### WORK TO BE COMPLETED
Reproduce every caption in the records, substituting "Pre-owned" for each occurrence of "Used" and leaving all other wording unchanged. Omit the pictures from your answer.
──────────────────────────────
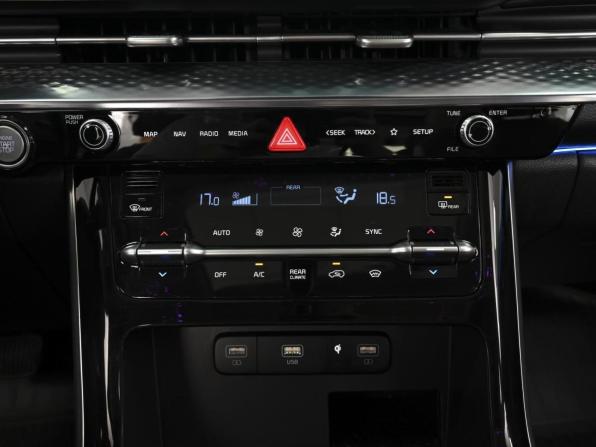 Kia Carnival IV с пробегом 2022 года, цена 4 159 000 рублей, 101059 км, минивэн, Автокод Объявления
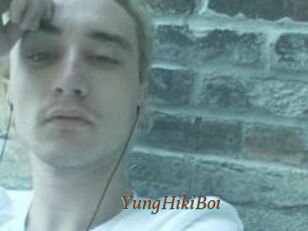 YungHikiBoi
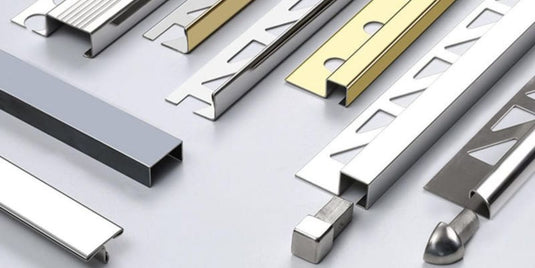 TILE TRIMS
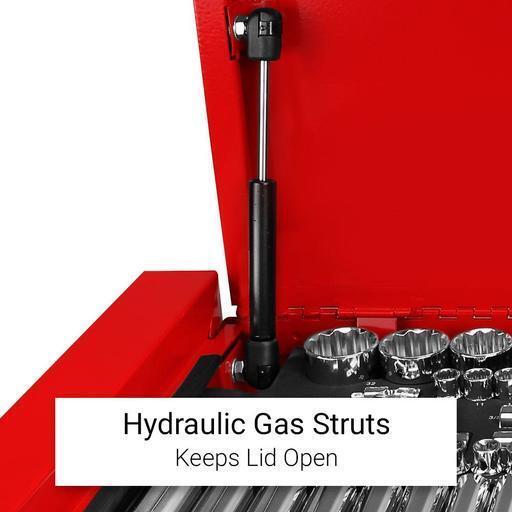 🔥[Limited Time Offer]Clear inventory, low price-360-Piece Mechanical Set Toolbox🍒 | On The Last Day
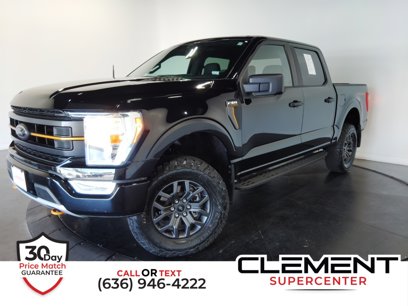 Used 2021 Ford F150 Tremor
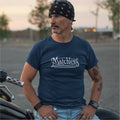 Matchless Motorcycle Retro Logo T-shirt | Gift | Save up to 30% with Multi-Buy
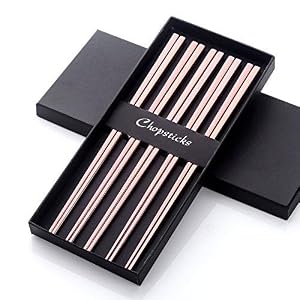 square chopsticks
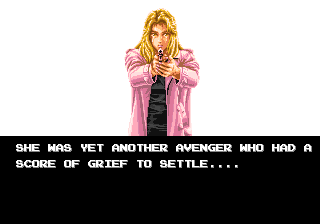 Dear Taito- never change.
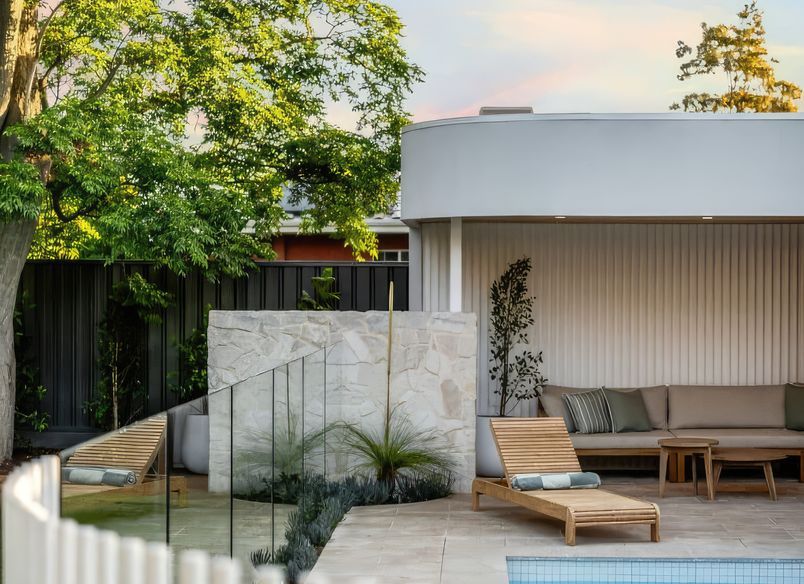 Fusion Property Developments, Adelaide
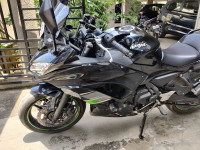 Kawasaki Ninja 650R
──────────────────────────────
### WORKED SOLUTION
 Kia Carnival IV с пробегом 2022 года, цена 4 159 000 рублей, 101059 км, минивэн, Автокод Объявления
 YungHikiBoi
 TILE TRIMS
 🔥[Limited Time Offer]Clear inventory, low price-360-Piece Mechanical Set Toolbox🍒 | On The Last Day
 Pre-owned 2021 Ford F150 Tremor
 Matchless Motorcycle Retro Logo T-shirt | Gift | Save up to 30% with Multi-Buy
 square chopsticks
 Dear Taito- never change.
 Fusion Property Developments, Adelaide
 Kawasaki Ninja 650R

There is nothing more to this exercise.